Book Girl
A Long Ago Memory
A bank of colorful cubbies lines the eastern wall and over there, on the western wall, you’ll see the kitchen, music center, and oversized dress up box. Behind me on the northern wall you’ll find the reading shelves, chock full of worn classics.
I’m sitting on a small chair with a dozen and a half of my kindergarten classmates sitting “Indian fashion” around me while Miss Robinson steps out for a minute. Whether it’s for a restroom break or a ciggy break, I’ll never know, but Miss Robinson often leaves me in charge, even though I’m only five.
When I look up over the heads of my classmates on the mat in front of me, my heart brims with happiness. Whether or not I have the words to express it at the time, I know it: I am so fortunate to be right here, on this day, in this place. Through long, paned windows bordering the southern wall of the classroom, weak spring sunlight spills over the shelves of our milk carton sunflower starts. Have I had a vision? An epiphany? All I know is I am utterly content.
It’s then that I pick up the new and enticing Look Out for Pirates by Iris Vinton, a slim, aquamarine hardback, and begin to read to the class. Vinton’s book has all the elements: a shipwreck, trunks of gold, and a dashing captain to save the day. I use varied voices and at times read at a fever pitch. When the story is done, I’m exhilarated. I’ve visited a new land and experienced adventures foreign and exciting.
Looking back, that day at the Christian Avenue School in Stony Brook, N.Y. circa 1962 is probably the moment I first decided to become a kindergarten teacher.
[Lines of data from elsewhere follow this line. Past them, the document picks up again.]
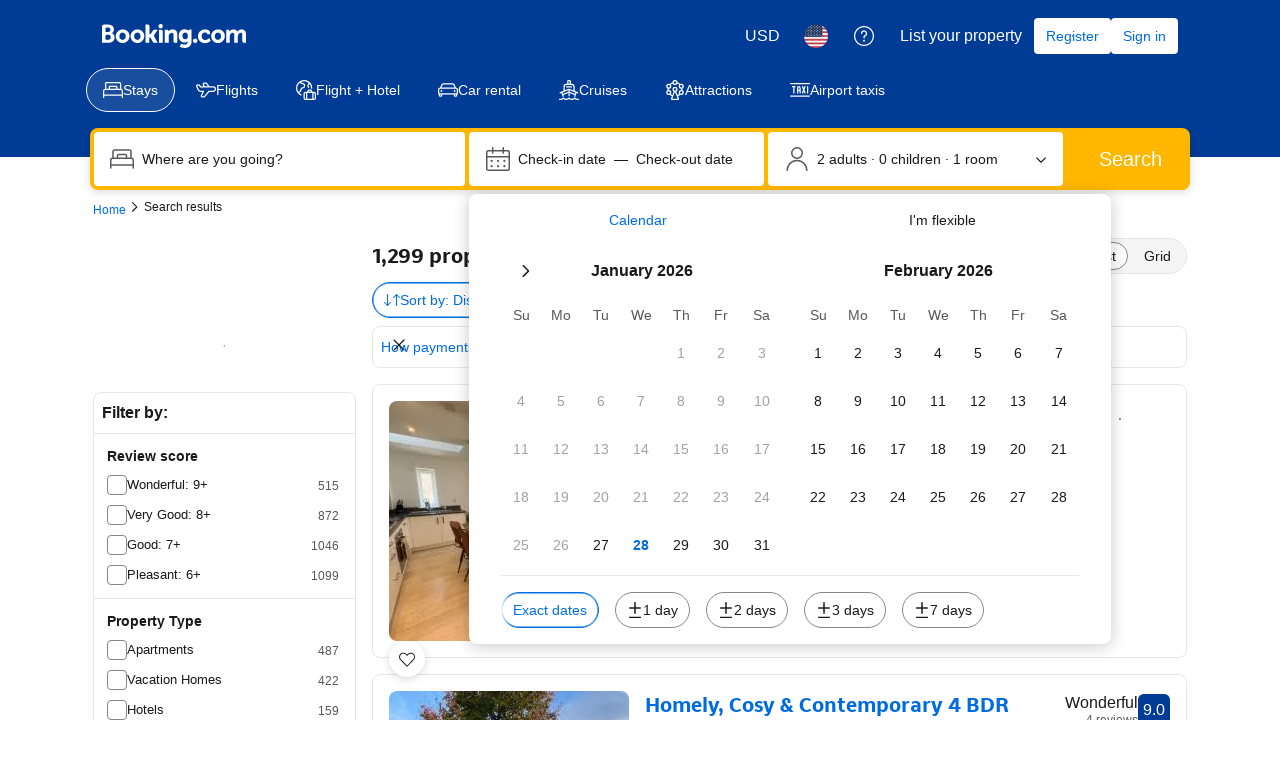

--- FILE ---
content_type: text/html; charset=UTF-8
request_url: https://www.booking.com/searchresults.html?latitude=52.17175158715414;longitude=0.10070150590778576
body_size: 1820
content:
<!DOCTYPE html>
<html lang="en">
<head>
    <meta charset="utf-8">
    <meta name="viewport" content="width=device-width, initial-scale=1">
    <title></title>
    <style>
        body {
            font-family: "Arial";
        }
    </style>
    <script type="text/javascript">
    window.awsWafCookieDomainList = ['booking.com'];
    window.gokuProps = {
"key":"AQIDAHjcYu/GjX+QlghicBgQ/7bFaQZ+m5FKCMDnO+vTbNg96AH/fBFvfaA7K+1KaCan9LfqAAAAfjB8BgkqhkiG9w0BBwagbzBtAgEAMGgGCSqGSIb3DQEHATAeBglghkgBZQMEAS4wEQQMC0MccU5LrjWeBYrCAgEQgDs9i1wajYjyIVjI2IzdrlZ4K2f21dKYEHUFtx2cjX7w+A575drMLSELMlZIz+Gywfe6XhEbXsw2JTDb0A==",
          "iv":"D549ywE5dwAACOzf",
          "context":"/7UBJLUUUYxm+4zN0s2tlA627Gg96IT7vcpm31JiVHFoNS9i4SwinN3x2C6y28HVwXy48EHH4ZvZ/X7KV6re0w5ZGiGBIZhqarXYfRqiWU43KWGMadcmEevn+B+kix1Pxgsburcw7C9ncgonwSl1xr1EAMDcFEUI3b2+OmT7bH0wfZqv3S4IqnsSGwjpiwoGSxB0lP++CqENlmvc7lePr35ZATnyVba5whfcNM/jLY8G43l4XeRFBh9mp2zV8xn1ihQ3zeRwSq2M/SwTzVslWvJI8z9sb3xKB/dEtj4CpLJFiwH8cBppWhu2EvY1fe2yk7u1a74rUlm6Aa9SBV5s52MHsU2P7QXYkqWXbf1uhalJmpZyaOQ1kw=="
};
    </script>
    <script src="https://d8c14d4960ca.337f8b16.us-east-2.token.awswaf.com/d8c14d4960ca/a18a4859af9c/f81f84a03d17/challenge.js"></script>
</head>
<body>
    <div id="challenge-container"></div>
    <script type="text/javascript">
        AwsWafIntegration.saveReferrer();
        AwsWafIntegration.checkForceRefresh().then((forceRefresh) => {
            if (forceRefresh) {
                AwsWafIntegration.forceRefreshToken().then(() => {
                    window.location.reload(true);
                });
            } else {
                AwsWafIntegration.getToken().then(() => {
                    window.location.reload(true);
                });
            }
        });
    </script>
    <noscript>
        <h1>JavaScript is disabled</h1>
        In order to continue, we need to verify that you're not a robot.
        This requires JavaScript. Enable JavaScript and then reload the page.
    </noscript>
</body>
</html>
It wasn’t until age 44 that I entered the classroom full time as a teacher, but instead of kindergarten, I landed in high school teaching ever boundary-breaking sophomores. Just like in kindergarten, though, I read aloud to the class every Friday, swapping Look Out for Pirates for John Knowles’s A Separate Peace or Harper Lee’s To Kill a Mockingbird. And students sat in rapt attention listening to the written word.
It’s no surprise that the world of books has been my refuge since I was five. Much has changed over my lifetime, but books have been a constant. Still I read long into every night, visiting places I’ve only dreamed of, carried away on the sea of words.